3. Ecologia e democrazia
Infine, nell’attuale contesto la questione dei cambiamenti climatici rappresenta un interessantissimo cantiere di rinnovamento e rifondazione della democrazia, in particolare in ambito sovranazionale: l’atmosfera è una sola, comune a tutti, e non c’è modo di creare muri che impediscano la libera circolazione di sostanze chimiche e particolati. Non è un caso, del resto, che proprio sulla questione climatica mostrino la corda i format di governance internazionale oggi disponibili. Questo vale per il sistema ONU, a cui almeno formalmente è intestato anche il percorso delle COP. Troppo spesso i grandi vertici, compreso quello di Glasgow, mettono in scena un simulacro partecipativo, ma terminano con negoziati in cui i molti (Governi, organizzazioni internazionali, ONG, società civile, ecc.) si ritrovano ad aspettare fuori dalla porta della stanza in cui i pochi “che contano” decidono per tutti. Ma anche il G20, nato con l’ambizione di rappresentare un modello alternativo più sciolto, sconta da sempre problemi di legittimità, e ormai anche di efficacia: non tutte le promesse formulate a Roma in materia di clima sono state mantenute due settimane dopo a Glasgow.

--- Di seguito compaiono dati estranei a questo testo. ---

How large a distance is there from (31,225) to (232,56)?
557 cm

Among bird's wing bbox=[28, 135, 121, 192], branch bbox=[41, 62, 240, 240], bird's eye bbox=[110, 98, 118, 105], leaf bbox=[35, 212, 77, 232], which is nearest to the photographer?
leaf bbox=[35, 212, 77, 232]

Il problema non riguarda primariamente la formulazione di soluzioni, ma la capacità di rappresentare adeguatamente i problemi su scala globale, intrecciandone le molteplici dimensioni e convocando tutte le parti in causa in modo che possano partecipare alla costruzione di soluzioni davvero democratiche, anche attraverso il ricorso all’esercizio della sussidiarietà. Solo un processo di questo genere potrà renderle davvero vincolanti, in quanto radicate in un consenso sostanziale, a prescindere dal mutare dei Governi. Anche l’inconciliabilità dei tempi lunghi dei cambiamenti climatici e di quelli sempre più brevi dei cicli elettorali spinge per una evoluzione delle democrazie rappresentative.
Per affrontare questo compito di rinnovamento democratico a livello internazionale, competenze scientifiche e tecniche e abilità diplomatiche, sebbene importanti, non bastano. Frequentare efficacemente il piano delle narrazioni richiede la capacità di elaborare vision e di tornare a riflettere sulla finalità delle pratiche sociali, economiche, politiche e ambientali. Si apre qui uno spazio di vitale importanza per tutte quelle agenzie che da sempre trovano nella elaborazione del senso la propria ragion d’essere, tra cui spiccano le religioni e le comunità di fede. Per dirla con il linguaggio del cap. 8 dell’enciclica Fratelli tutti, il servizio della fraternità passa anche attraverso la promozione della sostenibilità come dovere verso le generazioni future. Religioni e comunità di fede devono però continuare ad attrezzarsi per svolgere questo compito sempre meglio. Per quanto riguarda il nostro Paese, ad esempio, la recente Settimana sociale di Taranto, intitolata “Il pianeta che speriamo. Ambiente, lavoro, futuro” (21-24 ottobre 2021), ha mostrato una grande capacità di intercettare la vitalità del tessuto sociale. Serve ora trasformare questo radicamento in una comunicazione comprensibile in circuiti più ampi e in uno sforzo di elaborazione di strategie di azione compiutamente politica: un compito affascinante e un servizio di cruciale importanza al Paese e non solo.